It’s taken me a while to get back to it, but continuing my ‘5 songs’ series, inspired by Nick Hornby’s book ‘31 songs’, here are 5 songs from my teen years.
One Vision by Queen
Queen’s “A Kind Of Magic” was the first album I ever bought, (on tape from Boots) prompted by the title track and this single. May’s hard-hitting guitar riff runs throughout the whole verse; heard once you had all the energy you needed to pedal your BMX very hard up big hills.
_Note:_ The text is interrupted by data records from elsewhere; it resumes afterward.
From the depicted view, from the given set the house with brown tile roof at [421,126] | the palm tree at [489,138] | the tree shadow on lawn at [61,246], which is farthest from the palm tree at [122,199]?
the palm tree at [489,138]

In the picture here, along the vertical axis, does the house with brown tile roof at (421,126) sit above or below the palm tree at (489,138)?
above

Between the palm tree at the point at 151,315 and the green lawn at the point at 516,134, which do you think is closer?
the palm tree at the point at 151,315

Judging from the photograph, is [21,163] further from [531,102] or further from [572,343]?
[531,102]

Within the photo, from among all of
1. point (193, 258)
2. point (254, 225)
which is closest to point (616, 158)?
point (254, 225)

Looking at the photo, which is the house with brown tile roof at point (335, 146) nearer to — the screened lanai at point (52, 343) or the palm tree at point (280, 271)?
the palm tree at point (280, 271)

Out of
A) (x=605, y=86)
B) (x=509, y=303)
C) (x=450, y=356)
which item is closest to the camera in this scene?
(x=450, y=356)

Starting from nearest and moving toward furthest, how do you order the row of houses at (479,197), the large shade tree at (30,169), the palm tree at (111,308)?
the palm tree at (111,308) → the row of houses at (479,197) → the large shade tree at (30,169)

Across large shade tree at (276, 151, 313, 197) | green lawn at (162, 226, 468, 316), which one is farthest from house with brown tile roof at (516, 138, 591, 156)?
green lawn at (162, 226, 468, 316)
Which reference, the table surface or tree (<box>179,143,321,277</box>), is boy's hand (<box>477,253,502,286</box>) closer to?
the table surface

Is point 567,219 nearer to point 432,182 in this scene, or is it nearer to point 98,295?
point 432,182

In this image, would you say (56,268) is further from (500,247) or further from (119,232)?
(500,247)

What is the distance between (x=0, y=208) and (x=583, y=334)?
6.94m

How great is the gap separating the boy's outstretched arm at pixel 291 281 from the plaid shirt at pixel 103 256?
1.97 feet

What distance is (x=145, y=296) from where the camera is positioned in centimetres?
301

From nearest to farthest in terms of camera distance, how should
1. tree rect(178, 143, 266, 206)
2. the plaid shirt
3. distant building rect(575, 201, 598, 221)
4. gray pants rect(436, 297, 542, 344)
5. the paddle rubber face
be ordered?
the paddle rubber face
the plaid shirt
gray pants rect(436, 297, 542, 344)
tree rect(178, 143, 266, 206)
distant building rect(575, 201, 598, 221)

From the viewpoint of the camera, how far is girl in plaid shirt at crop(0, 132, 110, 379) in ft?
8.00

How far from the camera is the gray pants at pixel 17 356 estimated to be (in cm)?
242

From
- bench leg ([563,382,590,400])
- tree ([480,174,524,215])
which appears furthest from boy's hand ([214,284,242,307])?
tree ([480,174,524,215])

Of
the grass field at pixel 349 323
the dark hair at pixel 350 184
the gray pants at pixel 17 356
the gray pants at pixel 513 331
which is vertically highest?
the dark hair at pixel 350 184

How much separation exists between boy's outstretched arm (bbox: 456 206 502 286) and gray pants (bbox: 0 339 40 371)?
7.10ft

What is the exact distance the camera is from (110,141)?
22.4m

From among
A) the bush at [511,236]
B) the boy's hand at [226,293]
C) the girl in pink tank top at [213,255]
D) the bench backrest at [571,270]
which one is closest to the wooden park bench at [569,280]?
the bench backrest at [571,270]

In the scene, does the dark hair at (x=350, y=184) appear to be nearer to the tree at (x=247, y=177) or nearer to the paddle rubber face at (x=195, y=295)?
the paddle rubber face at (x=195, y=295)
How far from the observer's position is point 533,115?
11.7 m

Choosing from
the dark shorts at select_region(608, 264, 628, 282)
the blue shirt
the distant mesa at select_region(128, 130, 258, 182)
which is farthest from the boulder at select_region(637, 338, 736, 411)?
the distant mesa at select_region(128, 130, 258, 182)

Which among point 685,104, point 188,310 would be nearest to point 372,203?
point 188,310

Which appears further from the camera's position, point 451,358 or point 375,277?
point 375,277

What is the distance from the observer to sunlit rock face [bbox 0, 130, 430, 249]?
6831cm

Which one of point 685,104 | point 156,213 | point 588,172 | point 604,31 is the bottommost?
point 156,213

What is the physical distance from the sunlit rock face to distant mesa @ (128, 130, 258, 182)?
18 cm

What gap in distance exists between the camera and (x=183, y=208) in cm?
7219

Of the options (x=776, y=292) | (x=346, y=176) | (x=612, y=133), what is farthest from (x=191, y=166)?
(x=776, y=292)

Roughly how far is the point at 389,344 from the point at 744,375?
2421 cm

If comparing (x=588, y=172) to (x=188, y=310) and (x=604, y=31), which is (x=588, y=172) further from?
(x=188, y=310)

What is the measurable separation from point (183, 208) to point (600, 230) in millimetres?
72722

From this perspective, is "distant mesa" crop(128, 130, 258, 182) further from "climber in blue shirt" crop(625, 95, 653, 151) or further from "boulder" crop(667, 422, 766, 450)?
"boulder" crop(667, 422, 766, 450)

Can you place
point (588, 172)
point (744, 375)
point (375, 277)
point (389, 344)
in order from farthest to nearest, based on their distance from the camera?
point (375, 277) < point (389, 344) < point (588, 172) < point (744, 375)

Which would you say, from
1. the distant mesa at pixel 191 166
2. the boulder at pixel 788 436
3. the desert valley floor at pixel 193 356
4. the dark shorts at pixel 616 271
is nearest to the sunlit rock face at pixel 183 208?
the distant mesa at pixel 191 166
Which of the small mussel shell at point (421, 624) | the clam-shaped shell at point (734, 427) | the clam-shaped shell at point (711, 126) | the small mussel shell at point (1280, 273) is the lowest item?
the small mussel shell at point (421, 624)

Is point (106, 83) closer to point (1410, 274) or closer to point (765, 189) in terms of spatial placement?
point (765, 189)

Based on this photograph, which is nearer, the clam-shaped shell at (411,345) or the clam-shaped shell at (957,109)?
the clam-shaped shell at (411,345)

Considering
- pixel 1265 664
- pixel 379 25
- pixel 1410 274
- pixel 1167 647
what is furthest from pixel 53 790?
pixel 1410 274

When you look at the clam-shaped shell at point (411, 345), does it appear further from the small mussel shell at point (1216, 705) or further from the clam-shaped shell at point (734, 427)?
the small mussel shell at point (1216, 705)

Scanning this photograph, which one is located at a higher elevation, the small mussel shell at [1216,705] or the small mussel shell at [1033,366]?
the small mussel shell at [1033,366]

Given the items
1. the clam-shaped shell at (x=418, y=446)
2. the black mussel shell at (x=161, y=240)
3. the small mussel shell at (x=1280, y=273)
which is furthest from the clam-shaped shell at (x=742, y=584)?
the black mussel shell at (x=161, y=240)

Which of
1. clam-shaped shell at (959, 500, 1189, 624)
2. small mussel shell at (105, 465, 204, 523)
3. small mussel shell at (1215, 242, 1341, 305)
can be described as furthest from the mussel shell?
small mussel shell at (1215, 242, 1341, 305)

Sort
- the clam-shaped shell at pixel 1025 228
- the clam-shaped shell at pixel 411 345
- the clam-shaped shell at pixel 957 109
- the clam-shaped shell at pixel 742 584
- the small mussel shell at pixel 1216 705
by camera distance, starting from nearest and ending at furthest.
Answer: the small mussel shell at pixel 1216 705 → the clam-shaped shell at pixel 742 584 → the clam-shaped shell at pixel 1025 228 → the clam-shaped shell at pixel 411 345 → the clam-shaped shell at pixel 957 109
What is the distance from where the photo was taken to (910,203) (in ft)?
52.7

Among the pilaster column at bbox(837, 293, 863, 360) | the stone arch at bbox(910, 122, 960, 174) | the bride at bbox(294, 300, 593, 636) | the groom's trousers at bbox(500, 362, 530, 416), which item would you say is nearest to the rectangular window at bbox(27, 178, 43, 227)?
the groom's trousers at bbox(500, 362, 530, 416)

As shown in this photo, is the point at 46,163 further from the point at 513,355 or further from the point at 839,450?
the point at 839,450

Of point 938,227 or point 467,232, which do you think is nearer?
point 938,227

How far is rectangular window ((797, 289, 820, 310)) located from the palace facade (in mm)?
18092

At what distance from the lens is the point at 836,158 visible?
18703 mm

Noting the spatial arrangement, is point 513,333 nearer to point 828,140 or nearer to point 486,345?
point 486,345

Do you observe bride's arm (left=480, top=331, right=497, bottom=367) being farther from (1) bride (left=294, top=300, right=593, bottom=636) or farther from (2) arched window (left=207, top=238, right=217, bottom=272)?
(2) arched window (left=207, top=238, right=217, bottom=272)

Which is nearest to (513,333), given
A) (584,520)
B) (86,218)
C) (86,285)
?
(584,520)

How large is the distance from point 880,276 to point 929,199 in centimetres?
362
It was my initial step toward absolutely adoring Queen, the first band I ever really became obsessed about. (Later, my own hand-drawn versions of the band member cartoons from the “It’s a kind of Magic” video would adorn the cover of my GCSE Art sketch book). Queen always had an other-worldly quality to them; not every song was about love. They could turn their hand to alternative themes (Hammer to Fall, Under Pressure), quirky film soundtracks (Highlander and Flash) (also bought on tape) and epic narratives (Bohemian Rhapsody). For all that, the band never took itself too seriously; One Vision gloriously ends with “Gimme, gimme, gimme, gimme fried chicken.”
Little Lies by Fleetwood Mac
This was the first song that brought Fleetwood Mac to my attention, its infinitely hummable chorus prompting me to buy the Tango in the Night album (subsequently adding Seven Wonders and Everywhere to my internal playlist). The following Christmas (I’m guessing 1987 or 1988?) BBC2 broadcast a documentary about the band, which was captivating viewing not just to hear the remaining band members’ views on Lyndsey Buckingham’s departure weeks before a world tour (which happened again recently, will they ever learn?) but also a perfect introduction to the Macs’ back catalogue. It was like stumbling into an Aladdin’s cave of riches; Need Your Love So Bad, Albatross, Rhiannon, Say You Love Me, the entire Rumours album (how can anyone get through life without the Rumours album?), Tusk, Sara.
At some point in any given calendar year I return to these albums. It’s probably fair to say in any given moment, somewhere in the recesses of my brain, a Fleetwood Mac track is playing.
Hide Away by Jeff Healey
I can still see Philip Arneill’s writing on the cassette box (TDK D90, I think) having illegally copied me Jeff Healey’s See The Light album. This is not an original Jeff Healey track, having been first recorded by Freddie King in 1960 (Clapton has a version too, amongst others). The catchiness of this tune simultaneously inspired me to pick up a guitar (or at that point a cricket bat) while also putting me off picking up a guitar for several more years, because I knew I could never play it like Jeff Healey. (The fact he was/is blind makes his playing even more incredible.)
There’s a chunk clarity to his tone; there’s gravity in his playing. That, and the driving rhythm section that crashes in at 0:25 makes this an enduring track.
Michael Penn by No Myth
Cool FM, Belfast’s local contemporary music station began in 1990, leaving Downtown Radio to play Jolene and Blanket on the Ground in an endless loop that continues today. No Myth was released at the end of 1989, but got a lot of air play on Cool. I’ve always been a sucker for acoustic driven rock songs, and this one fits the bill nicely. Although it stands out as a key track of my teenage years, and the chorus (What if I were Romeo in black jeans? What if I was Heathcliff, it’s no myth? Maybe she’s just looking for someone to dance with) remains lodged in my brain, listening to it now, there are sections of the song I can’t remember at all. The middle part took me completely by surprise, I have no memory of it. Still, I’m keeping it as a key track. I can’t buy a pair of black jeans without whistling this.
Birdhouse House in Your Soul by They Might Be Giants
This was another Cool FM favourite, also released late in 1989. Yep, one more infinitely catchy tune; the kind of thing you played internally to get you through double French just before lunch on a Monday morning. More than that, however, this one had a lasting effect on me. Tying it on to the raft originally composed of Beatles nonsense songs (I am the Walrus, Yellow Submarine, Maxwell’s Silver Hammer) I learned in time that whatever you wrote didn’t have to make sense, sometimes something just sounds good in your ear. Take:
I have a secret to tell
From my electrical well
It’s a simple message and I’m leaving out the whistles and bells
So the room must listen to me
My name is blue canary one note spelled l-i-t-e
My story’s infinite
Like the Longines Symphonette it doesn’t rest
For the life of me, I’ve got nothing. In fact, I’m not even sure it has any meaning, but it’s a great song. Anyone who can write, and then stand up proudly and sing this deserves a statue in their honour. (Maybe not in a city centre, but at very least a Marks and Spencer’s car park). That, and the line “After killing Jason off and countless screaming Argonauts”; one of my favourite lyrics ever, it’s a phrase that should be part of everyday usage. Seriously, try and fit it in somewhere today.